◆ EXERCISE ◆
Track down every line below that holds "Aepyceros" and copy it.

(Collected data entries)

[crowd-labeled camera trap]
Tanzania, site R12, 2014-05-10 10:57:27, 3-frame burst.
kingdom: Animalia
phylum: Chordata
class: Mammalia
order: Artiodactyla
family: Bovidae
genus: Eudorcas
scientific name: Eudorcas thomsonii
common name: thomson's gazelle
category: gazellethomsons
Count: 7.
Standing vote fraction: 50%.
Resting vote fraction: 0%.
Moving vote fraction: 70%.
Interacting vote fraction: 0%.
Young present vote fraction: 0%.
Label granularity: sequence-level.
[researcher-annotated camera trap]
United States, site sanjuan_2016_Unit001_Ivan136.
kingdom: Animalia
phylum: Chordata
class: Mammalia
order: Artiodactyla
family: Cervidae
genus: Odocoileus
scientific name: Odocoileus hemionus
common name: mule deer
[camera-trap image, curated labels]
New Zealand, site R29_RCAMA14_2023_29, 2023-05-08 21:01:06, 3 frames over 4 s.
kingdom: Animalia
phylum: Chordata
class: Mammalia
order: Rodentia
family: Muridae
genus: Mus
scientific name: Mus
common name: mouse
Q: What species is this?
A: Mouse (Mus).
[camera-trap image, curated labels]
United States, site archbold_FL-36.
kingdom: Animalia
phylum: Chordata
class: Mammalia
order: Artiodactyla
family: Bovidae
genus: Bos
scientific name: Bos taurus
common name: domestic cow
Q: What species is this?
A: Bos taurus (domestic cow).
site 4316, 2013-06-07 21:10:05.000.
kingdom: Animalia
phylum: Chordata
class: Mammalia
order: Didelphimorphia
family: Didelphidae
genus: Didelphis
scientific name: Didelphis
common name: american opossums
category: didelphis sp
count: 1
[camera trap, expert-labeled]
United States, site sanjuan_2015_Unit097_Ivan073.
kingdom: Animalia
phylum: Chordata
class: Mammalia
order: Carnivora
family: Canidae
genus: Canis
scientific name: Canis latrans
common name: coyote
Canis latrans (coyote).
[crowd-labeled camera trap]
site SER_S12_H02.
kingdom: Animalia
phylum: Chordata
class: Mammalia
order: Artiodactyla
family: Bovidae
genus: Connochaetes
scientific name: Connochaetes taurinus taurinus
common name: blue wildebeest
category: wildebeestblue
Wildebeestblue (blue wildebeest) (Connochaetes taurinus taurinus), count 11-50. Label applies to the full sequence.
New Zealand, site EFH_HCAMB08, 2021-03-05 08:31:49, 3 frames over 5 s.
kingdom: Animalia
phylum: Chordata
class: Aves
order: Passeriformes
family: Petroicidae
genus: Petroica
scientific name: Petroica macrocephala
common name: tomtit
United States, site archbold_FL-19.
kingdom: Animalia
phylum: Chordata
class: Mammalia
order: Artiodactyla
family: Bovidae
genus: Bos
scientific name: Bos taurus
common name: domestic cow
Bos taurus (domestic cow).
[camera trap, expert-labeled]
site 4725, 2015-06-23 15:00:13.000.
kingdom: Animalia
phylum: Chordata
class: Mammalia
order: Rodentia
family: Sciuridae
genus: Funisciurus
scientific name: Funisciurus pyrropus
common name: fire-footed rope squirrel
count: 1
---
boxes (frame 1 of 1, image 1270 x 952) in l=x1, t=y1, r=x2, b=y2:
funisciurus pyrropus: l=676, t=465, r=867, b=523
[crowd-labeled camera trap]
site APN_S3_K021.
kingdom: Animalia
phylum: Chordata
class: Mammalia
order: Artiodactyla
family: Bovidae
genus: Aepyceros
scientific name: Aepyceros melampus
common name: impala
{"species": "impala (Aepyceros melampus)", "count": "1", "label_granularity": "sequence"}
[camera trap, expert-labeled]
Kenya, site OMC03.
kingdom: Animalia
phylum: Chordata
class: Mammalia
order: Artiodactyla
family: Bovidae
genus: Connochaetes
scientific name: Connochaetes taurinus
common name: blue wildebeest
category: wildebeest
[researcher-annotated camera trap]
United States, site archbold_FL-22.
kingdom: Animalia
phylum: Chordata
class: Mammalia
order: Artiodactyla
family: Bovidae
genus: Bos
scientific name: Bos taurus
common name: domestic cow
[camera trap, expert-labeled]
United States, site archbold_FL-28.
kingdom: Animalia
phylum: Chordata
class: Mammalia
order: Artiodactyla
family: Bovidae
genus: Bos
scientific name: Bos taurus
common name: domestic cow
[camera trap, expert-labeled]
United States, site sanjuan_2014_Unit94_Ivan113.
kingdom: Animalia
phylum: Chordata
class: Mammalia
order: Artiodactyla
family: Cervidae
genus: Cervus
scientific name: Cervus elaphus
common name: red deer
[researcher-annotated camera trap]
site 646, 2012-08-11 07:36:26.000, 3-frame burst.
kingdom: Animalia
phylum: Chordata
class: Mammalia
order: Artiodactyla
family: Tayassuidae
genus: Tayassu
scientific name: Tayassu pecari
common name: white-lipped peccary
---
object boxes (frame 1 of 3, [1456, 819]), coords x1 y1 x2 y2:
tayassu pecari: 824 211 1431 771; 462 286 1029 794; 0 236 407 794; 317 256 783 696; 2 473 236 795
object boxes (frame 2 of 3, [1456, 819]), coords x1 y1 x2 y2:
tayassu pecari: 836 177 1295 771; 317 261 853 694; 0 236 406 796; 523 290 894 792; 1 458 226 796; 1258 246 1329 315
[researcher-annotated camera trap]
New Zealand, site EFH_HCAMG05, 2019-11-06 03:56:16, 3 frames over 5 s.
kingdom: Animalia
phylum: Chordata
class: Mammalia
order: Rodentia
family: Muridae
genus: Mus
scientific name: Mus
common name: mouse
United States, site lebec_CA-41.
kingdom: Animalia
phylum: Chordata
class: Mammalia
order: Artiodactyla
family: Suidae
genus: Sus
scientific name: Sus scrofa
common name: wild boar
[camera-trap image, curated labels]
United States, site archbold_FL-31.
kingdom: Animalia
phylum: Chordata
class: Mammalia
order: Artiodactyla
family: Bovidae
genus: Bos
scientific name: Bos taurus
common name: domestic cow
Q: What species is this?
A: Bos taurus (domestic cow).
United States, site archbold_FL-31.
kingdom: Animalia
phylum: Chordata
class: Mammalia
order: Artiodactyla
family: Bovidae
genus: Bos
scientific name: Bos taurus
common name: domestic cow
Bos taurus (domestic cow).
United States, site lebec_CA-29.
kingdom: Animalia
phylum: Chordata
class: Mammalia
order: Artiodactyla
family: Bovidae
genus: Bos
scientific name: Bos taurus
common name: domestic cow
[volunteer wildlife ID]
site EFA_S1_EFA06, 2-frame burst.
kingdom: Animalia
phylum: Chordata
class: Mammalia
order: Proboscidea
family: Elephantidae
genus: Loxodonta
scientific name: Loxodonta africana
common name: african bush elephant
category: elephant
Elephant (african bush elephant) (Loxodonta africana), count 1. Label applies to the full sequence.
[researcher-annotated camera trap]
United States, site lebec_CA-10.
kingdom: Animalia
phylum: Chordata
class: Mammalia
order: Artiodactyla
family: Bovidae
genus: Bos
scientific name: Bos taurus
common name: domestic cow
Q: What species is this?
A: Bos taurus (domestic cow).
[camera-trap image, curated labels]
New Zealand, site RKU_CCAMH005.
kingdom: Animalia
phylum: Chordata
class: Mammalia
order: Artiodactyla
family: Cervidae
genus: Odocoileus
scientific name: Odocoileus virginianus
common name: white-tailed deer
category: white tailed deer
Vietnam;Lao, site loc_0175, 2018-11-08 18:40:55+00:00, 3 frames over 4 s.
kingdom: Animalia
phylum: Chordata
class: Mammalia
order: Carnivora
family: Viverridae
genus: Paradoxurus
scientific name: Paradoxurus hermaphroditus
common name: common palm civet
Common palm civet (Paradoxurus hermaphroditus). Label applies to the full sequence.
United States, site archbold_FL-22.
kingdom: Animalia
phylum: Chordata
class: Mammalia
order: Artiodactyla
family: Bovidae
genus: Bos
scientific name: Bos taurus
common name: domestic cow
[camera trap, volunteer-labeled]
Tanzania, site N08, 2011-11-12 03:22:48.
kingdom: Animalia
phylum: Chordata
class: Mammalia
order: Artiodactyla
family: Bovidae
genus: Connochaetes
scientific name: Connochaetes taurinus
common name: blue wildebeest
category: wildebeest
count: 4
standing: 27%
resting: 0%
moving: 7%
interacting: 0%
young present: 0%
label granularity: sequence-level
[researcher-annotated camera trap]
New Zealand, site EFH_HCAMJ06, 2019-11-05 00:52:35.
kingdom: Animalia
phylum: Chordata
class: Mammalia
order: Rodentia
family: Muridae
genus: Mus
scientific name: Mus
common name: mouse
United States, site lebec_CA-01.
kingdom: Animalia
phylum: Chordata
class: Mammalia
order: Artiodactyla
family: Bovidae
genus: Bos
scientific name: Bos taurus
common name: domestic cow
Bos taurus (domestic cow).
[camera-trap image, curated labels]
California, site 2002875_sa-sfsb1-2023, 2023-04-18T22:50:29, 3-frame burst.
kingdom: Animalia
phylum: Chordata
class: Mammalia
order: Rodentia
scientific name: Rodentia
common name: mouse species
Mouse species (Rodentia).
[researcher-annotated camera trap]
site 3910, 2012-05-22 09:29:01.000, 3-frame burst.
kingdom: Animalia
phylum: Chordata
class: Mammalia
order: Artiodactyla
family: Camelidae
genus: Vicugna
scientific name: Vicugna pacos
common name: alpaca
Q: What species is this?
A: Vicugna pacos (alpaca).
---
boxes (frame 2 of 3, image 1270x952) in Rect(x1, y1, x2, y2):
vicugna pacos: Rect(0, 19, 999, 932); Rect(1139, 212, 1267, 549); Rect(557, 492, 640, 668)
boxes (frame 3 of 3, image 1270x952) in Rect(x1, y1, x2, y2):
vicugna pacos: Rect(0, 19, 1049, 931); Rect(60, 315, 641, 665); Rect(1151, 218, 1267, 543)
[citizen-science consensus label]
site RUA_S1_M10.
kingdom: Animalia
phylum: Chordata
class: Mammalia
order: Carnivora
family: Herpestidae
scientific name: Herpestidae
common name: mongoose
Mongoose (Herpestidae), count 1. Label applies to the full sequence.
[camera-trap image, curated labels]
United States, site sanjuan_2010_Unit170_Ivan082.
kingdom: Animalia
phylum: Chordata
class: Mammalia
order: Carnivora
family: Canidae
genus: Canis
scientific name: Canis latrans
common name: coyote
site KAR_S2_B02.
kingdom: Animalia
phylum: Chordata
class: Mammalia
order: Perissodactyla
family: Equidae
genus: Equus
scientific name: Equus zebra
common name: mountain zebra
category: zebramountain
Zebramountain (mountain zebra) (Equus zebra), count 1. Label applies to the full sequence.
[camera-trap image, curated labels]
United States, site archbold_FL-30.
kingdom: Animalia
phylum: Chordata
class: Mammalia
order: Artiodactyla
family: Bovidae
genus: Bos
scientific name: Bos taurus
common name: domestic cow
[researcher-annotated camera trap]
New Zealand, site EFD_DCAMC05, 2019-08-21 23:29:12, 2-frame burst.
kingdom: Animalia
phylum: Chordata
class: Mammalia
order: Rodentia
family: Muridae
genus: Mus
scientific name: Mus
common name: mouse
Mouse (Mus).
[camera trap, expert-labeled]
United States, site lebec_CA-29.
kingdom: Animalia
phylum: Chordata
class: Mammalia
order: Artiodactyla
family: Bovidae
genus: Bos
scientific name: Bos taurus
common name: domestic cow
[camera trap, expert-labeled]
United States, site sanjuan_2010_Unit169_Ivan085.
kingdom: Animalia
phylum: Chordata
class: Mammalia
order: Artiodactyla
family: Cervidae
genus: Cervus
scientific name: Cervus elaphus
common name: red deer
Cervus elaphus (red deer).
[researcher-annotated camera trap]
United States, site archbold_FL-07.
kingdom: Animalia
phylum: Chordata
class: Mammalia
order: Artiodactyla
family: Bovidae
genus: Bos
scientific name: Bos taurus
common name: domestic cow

◆ ANSWER SPACE ◆
genus: Aepyceros
scientific name: Aepyceros melampus
{"species": "impala (Aepyceros melampus)", "count": "1", "label_granularity": "sequence"}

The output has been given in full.